Ecuadorian campaigner against femicide (born 1975)

Geraldina Guerra Garcés (born 1975) is an Ecuadorian women's rights activist and campaigner against femicide. She tracks cases and maps the lives of femicide victims, is president of the Latin American Association for Alternative Development (ALDEA) and has collaborated with other initiatives such as the Latin American Network Against Gender Violence. She was named a BBC 100 Woman in 2022.

== Biography ==
Garcés was born in Ecuador in 1975 and is based in Quito. Edmundo Guerra Vivero, a public sector unionist who founded the El Conejo corporation.

Garcés has a degree in social communication from the Universidad Central del Ecuador and a diploma in migration and development from the Latino-Americana de Ciências Sociais (Latin American Faculty of Social Sciences).

Garcés has worked as a women's right's activist for almost 20 years. She has said that “Latin America is the second deadliest region for women due to the number of femicides," with a woman becoming a victim of femicide every 23 hours.

**Extracted data:**

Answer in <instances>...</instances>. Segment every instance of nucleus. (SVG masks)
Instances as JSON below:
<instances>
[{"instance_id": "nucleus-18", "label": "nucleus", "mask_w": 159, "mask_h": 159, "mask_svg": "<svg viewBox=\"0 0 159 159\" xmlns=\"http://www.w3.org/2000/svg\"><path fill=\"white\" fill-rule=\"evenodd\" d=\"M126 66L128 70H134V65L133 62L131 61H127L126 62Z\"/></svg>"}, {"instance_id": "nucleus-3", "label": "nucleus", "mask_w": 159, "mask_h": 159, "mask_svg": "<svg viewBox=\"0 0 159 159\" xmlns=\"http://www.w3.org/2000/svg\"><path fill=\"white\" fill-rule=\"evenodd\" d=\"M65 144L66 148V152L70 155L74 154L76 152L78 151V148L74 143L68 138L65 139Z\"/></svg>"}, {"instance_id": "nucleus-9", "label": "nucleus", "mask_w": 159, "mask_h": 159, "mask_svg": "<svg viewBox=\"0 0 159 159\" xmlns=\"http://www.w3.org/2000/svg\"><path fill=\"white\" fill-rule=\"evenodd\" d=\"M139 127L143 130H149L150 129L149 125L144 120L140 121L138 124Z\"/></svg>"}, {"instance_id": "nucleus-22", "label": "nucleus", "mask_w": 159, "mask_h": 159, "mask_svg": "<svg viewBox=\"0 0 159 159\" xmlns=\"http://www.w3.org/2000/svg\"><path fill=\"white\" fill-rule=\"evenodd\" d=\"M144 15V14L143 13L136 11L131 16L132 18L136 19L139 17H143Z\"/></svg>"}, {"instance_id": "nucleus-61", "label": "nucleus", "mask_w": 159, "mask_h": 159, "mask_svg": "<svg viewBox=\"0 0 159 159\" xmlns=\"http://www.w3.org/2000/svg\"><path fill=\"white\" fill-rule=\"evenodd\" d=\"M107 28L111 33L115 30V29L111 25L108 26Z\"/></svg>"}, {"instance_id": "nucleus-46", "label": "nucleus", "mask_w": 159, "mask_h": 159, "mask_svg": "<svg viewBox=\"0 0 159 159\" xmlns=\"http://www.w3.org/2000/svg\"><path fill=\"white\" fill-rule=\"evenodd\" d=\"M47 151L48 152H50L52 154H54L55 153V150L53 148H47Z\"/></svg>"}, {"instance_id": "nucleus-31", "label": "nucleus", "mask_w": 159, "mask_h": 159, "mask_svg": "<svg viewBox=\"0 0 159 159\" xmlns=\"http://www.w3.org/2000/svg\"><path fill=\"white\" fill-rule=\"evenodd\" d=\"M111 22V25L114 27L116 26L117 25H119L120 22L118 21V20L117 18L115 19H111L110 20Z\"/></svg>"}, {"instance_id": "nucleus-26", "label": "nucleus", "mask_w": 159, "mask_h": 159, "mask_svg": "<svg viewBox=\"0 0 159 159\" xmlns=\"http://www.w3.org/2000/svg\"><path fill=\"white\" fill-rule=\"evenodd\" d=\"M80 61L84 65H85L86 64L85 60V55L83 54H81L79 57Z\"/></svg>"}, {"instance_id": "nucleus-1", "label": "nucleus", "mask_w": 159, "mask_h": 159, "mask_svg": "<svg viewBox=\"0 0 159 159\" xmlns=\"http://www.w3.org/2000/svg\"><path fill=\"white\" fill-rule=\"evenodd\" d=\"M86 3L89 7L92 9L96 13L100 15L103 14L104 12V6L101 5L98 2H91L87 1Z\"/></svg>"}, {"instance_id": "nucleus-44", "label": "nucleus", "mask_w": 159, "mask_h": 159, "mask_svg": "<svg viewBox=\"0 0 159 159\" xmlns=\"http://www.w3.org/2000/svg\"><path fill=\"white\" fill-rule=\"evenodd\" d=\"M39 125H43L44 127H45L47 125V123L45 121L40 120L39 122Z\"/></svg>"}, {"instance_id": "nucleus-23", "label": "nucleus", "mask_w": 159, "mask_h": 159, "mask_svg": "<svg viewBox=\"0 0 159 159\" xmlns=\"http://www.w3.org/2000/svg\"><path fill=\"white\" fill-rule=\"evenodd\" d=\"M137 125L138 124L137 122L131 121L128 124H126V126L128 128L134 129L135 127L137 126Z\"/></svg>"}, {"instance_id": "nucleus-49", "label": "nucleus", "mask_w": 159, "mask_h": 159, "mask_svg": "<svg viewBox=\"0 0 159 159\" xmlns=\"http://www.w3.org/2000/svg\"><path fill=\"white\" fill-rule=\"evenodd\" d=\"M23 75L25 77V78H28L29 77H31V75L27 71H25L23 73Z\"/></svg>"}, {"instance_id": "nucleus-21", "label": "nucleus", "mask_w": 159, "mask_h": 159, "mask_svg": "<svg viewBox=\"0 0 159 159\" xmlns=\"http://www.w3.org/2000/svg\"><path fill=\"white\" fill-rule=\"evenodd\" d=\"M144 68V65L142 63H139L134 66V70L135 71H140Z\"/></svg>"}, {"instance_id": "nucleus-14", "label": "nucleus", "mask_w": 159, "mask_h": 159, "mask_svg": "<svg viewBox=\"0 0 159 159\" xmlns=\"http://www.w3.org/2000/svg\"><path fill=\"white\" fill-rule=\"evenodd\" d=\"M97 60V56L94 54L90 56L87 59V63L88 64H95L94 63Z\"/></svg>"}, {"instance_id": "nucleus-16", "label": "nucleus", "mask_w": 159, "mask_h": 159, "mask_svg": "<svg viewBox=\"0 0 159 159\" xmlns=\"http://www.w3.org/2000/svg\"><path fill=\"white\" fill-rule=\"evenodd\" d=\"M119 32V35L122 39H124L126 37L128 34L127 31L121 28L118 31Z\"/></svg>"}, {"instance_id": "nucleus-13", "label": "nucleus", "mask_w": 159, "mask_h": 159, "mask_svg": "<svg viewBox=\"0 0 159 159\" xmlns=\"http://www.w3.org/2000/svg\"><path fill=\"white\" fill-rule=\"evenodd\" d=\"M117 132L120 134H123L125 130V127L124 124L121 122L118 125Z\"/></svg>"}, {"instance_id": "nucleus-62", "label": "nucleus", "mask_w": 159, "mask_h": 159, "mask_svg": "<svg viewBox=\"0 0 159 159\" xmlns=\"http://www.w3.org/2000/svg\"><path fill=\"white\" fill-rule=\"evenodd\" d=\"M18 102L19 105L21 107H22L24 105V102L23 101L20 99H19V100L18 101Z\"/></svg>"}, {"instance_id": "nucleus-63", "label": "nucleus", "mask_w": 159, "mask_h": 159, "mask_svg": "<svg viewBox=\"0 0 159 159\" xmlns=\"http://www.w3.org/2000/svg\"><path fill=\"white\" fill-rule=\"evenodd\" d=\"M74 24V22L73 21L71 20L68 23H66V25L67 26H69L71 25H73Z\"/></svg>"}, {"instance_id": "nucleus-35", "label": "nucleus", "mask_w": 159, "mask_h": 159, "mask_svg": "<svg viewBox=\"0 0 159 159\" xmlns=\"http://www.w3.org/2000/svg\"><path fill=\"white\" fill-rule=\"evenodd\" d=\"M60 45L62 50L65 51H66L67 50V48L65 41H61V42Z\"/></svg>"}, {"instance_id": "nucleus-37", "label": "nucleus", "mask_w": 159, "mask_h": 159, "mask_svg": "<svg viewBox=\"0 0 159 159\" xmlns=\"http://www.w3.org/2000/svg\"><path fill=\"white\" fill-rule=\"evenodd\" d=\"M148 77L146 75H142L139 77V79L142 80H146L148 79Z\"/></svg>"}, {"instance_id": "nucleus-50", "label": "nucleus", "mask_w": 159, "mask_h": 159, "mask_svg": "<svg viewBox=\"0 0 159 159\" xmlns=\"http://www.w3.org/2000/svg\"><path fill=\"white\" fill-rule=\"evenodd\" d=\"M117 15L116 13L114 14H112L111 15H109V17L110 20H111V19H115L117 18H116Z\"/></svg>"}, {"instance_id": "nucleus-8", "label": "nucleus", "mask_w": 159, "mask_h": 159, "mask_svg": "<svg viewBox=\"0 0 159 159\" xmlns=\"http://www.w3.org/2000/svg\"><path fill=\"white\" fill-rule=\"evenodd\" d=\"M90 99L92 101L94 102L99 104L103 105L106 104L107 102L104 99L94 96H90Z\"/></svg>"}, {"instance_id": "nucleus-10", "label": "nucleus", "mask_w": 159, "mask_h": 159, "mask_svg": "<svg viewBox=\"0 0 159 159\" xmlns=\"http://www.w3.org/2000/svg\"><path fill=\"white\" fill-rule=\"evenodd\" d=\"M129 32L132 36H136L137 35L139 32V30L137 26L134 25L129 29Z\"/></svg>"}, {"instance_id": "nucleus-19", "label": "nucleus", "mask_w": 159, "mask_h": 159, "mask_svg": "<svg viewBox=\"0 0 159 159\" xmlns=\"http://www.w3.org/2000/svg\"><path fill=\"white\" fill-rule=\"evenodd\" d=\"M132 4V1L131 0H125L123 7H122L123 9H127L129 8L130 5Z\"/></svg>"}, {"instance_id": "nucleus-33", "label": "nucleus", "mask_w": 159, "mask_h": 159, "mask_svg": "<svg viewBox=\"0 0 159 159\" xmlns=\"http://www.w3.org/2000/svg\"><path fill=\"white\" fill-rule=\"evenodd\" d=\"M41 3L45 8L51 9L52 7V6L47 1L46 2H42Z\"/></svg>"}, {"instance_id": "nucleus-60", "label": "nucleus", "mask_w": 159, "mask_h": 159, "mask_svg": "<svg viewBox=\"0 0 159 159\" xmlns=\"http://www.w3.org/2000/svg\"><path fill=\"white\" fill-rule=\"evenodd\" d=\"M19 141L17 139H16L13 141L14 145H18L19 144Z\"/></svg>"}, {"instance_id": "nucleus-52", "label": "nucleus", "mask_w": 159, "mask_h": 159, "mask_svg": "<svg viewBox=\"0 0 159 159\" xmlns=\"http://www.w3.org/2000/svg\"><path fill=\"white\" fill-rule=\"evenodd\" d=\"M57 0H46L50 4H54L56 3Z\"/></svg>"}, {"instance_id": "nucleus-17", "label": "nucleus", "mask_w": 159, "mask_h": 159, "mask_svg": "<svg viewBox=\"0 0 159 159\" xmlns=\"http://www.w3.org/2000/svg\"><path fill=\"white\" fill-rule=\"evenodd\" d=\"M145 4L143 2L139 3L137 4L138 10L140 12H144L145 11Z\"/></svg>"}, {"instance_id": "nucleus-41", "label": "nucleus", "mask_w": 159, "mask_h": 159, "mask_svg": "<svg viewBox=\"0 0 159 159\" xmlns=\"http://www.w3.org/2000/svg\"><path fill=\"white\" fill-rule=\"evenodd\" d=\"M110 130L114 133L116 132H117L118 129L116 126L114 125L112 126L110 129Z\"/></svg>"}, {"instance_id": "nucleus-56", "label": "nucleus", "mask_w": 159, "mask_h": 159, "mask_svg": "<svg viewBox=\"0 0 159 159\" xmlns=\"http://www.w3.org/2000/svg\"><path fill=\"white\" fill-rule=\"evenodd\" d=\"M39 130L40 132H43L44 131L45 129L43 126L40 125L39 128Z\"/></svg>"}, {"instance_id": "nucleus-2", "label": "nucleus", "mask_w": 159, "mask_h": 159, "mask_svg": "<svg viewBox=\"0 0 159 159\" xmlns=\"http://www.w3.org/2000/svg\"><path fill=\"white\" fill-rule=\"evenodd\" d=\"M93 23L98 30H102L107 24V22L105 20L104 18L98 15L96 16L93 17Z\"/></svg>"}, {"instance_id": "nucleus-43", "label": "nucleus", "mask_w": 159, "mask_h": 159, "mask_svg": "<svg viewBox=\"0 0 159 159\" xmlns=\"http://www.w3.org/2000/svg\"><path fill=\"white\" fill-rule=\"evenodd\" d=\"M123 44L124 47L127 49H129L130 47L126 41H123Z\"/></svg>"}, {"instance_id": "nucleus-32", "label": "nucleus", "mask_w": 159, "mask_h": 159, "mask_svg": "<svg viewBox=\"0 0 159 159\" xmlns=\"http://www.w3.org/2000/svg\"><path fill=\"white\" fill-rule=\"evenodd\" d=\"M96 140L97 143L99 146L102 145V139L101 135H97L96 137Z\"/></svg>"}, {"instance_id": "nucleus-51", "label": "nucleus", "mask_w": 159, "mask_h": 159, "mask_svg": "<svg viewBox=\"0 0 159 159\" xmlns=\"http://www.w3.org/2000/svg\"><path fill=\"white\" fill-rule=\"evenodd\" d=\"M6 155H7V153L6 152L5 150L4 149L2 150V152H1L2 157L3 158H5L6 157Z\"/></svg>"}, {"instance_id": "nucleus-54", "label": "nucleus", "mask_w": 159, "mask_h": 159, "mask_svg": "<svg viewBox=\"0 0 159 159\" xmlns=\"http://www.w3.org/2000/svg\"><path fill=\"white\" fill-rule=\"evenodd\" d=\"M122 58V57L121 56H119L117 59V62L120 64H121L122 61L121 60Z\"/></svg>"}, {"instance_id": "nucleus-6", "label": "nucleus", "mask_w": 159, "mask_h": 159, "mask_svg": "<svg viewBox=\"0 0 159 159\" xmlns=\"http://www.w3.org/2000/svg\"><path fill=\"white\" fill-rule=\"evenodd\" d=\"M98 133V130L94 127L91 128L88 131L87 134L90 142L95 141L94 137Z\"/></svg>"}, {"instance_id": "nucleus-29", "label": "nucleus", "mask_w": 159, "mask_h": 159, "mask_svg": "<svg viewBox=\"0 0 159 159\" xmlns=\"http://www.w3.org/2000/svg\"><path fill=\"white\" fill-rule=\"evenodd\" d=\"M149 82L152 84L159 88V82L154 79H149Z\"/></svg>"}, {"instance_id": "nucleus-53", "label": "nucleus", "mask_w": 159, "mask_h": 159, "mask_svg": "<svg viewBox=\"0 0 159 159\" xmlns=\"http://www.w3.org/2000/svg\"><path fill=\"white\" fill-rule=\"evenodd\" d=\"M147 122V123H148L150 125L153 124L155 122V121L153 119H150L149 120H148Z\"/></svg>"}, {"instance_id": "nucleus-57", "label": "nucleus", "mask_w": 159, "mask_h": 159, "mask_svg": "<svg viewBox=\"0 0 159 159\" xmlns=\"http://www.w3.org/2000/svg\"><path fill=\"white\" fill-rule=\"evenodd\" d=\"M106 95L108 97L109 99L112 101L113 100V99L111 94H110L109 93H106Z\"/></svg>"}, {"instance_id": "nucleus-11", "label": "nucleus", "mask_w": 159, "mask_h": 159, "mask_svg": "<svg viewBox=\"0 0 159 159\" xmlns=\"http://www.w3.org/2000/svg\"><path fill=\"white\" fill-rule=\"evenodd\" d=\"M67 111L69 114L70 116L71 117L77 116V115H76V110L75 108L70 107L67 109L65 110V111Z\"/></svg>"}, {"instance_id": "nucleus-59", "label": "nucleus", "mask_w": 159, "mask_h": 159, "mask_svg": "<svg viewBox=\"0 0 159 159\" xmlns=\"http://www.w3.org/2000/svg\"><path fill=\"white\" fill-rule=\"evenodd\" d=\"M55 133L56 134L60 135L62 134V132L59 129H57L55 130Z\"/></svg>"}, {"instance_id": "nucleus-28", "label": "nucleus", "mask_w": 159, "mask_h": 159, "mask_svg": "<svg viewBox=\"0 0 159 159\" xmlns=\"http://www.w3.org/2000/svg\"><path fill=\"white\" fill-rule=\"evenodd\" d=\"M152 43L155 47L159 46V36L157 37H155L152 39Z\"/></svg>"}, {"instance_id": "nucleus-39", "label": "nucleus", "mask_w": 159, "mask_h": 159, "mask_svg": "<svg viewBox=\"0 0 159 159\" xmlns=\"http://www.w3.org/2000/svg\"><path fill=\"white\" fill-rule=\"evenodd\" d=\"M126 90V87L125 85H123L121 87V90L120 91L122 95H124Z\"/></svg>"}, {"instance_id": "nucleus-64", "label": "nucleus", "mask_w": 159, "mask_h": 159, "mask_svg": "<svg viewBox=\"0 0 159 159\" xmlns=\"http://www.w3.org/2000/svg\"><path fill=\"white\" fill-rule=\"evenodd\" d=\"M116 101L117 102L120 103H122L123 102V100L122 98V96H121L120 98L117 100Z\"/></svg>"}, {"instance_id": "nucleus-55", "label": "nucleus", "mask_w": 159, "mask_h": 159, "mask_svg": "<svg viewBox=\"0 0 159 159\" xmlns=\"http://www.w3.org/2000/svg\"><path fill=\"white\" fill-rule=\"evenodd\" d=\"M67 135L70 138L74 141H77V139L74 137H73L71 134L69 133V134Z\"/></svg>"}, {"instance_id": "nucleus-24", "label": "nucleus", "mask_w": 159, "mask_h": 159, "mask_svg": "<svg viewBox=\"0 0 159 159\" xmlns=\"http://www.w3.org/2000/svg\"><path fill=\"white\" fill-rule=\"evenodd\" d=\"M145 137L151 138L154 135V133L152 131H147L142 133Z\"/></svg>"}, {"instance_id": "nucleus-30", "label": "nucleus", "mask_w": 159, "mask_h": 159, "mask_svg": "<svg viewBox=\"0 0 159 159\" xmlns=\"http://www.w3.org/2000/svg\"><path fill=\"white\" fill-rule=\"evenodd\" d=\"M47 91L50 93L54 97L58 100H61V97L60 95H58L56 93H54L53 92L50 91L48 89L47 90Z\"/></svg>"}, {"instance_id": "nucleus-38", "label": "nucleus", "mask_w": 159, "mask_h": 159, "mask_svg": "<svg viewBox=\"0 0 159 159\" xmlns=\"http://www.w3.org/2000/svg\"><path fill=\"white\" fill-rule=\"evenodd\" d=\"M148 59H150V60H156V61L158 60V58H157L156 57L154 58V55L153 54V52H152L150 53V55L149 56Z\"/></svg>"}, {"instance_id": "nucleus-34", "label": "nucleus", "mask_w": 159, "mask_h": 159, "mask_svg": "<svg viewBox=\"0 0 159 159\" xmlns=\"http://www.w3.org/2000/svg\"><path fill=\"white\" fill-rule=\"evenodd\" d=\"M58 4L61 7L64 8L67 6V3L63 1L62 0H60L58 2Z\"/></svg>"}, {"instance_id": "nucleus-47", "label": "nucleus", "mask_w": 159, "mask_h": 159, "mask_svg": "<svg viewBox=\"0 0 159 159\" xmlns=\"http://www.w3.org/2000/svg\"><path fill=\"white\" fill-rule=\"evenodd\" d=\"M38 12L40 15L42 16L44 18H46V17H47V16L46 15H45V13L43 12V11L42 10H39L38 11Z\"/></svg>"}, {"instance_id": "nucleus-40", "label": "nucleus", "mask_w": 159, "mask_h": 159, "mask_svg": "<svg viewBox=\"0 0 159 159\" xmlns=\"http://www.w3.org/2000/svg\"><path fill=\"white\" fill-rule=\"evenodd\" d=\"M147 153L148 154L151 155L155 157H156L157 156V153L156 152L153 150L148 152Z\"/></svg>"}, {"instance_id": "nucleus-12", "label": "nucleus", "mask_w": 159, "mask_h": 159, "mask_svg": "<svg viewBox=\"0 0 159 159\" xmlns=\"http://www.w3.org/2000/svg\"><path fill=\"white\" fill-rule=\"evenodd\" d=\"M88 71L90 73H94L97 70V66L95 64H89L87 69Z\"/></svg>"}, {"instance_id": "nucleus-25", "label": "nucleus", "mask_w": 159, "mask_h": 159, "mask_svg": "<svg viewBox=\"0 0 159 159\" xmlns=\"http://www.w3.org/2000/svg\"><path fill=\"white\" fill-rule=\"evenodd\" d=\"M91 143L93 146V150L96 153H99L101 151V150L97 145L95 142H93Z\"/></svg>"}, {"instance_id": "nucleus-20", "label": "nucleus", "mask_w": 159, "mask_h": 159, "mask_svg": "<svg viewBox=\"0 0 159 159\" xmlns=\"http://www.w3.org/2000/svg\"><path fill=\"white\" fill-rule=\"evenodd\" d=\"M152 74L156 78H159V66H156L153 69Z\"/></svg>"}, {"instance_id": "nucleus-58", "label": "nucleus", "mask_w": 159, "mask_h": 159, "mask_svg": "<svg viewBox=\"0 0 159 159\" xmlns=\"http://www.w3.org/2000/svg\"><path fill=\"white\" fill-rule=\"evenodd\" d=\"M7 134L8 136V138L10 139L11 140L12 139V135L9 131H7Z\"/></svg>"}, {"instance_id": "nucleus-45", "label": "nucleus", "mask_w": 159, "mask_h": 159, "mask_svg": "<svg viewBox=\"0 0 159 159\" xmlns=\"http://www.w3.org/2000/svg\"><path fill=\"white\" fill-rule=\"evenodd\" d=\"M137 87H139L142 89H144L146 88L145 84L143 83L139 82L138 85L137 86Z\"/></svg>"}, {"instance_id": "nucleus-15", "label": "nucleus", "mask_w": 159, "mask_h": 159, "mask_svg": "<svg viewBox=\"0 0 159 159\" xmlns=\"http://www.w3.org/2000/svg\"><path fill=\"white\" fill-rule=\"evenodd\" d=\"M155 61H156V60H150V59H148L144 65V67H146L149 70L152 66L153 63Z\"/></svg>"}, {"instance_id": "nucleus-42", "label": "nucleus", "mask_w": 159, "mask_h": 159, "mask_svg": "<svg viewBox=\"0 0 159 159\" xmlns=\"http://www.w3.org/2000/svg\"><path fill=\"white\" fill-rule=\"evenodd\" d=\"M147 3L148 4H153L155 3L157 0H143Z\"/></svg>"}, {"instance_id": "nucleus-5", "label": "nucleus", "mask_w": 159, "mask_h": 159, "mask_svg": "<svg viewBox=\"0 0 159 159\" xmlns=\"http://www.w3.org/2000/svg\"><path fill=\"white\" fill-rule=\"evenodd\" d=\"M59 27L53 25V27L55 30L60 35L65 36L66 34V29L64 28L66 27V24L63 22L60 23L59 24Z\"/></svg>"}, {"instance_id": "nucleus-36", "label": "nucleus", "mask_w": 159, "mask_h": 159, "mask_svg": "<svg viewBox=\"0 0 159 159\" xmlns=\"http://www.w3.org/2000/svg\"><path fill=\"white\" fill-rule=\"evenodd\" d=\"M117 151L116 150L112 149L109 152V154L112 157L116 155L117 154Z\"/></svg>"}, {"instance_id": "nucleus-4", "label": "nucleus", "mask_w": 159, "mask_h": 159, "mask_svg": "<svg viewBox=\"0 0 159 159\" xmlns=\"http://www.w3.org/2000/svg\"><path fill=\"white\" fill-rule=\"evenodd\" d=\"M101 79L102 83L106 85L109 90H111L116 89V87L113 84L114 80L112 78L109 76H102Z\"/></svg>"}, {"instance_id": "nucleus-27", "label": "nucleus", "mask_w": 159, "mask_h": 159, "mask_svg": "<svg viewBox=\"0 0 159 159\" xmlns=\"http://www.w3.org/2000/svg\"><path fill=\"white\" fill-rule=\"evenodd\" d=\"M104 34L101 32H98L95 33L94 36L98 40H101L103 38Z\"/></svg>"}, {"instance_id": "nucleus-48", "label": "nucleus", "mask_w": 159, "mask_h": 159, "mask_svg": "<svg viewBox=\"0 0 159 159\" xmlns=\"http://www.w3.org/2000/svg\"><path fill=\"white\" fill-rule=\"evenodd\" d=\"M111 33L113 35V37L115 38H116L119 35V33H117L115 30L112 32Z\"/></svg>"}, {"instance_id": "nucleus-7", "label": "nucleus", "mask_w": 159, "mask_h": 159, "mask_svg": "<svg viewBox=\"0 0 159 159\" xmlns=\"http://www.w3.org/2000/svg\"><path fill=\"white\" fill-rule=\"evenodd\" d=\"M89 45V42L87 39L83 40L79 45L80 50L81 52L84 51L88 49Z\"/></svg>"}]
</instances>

**Set tasks:**
(A) Answer these questions from the text on Geraldina Guerra Garcés, which comes before the rows:
(i) Which association is she president of?
(ii) In what subject does she hold a degree, and from which university?
(iii) According to her statement, how often does a woman become a victim of femicide in Latin America?
(B) Summarize the text on Geraldina Guerra Garcés, which comes before the rows, in two sentences.
(C) Pick up the text on Geraldina Guerra Garcés, which comes before the rows, after its last sentence and continue it with one more paragraph.

**Expected answers:**
(A)
(i) The Latin American Association for Alternative Development (ALDEA).
(ii) Social communication, from the Universidad Central del Ecuador.
(iii) Every 23 hours.

(B) Geraldina Guerra Garcés, born in Ecuador in 1975 and based in Quito, is a women's rights activist who tracks femicide cases, presides over the Latin American Association for Alternative Development (ALDEA), and was named a BBC 100 Woman in 2022. She holds a degree in social communication from the Universidad Central del Ecuador, has worked as an activist for almost 20 years, and has said that Latin America is the second deadliest region for women because of the number of femicides.

(C)
Garcés is part of the Feminist Alliance for Mapping Femicides in Ecuador. For the Cartographies of Memory initiative, Garcés tracks cases and maps the lives of femicide victims, aiming to increase the visibility of the crime in Ecuador. The campaign was featured in a BBC World Service documentary in 2022.

Garcés is also president of the Latin American Association for Alternative Development (ALDEA). She has collaborated with other initiatives such as the Latin American Network Against Gender Violence and is the public face of the National Network of Shelters for Victims of Gender Violence in Ecuador. She has organised annual marches and educational campaigns to raising awareness and put pressure on the government to adopt more comprehensive measures to prevent femicide.

Garcés was named a BBC 100 Woman in 2022. For her activism, she has been targeted by smear campaigns and has received threats.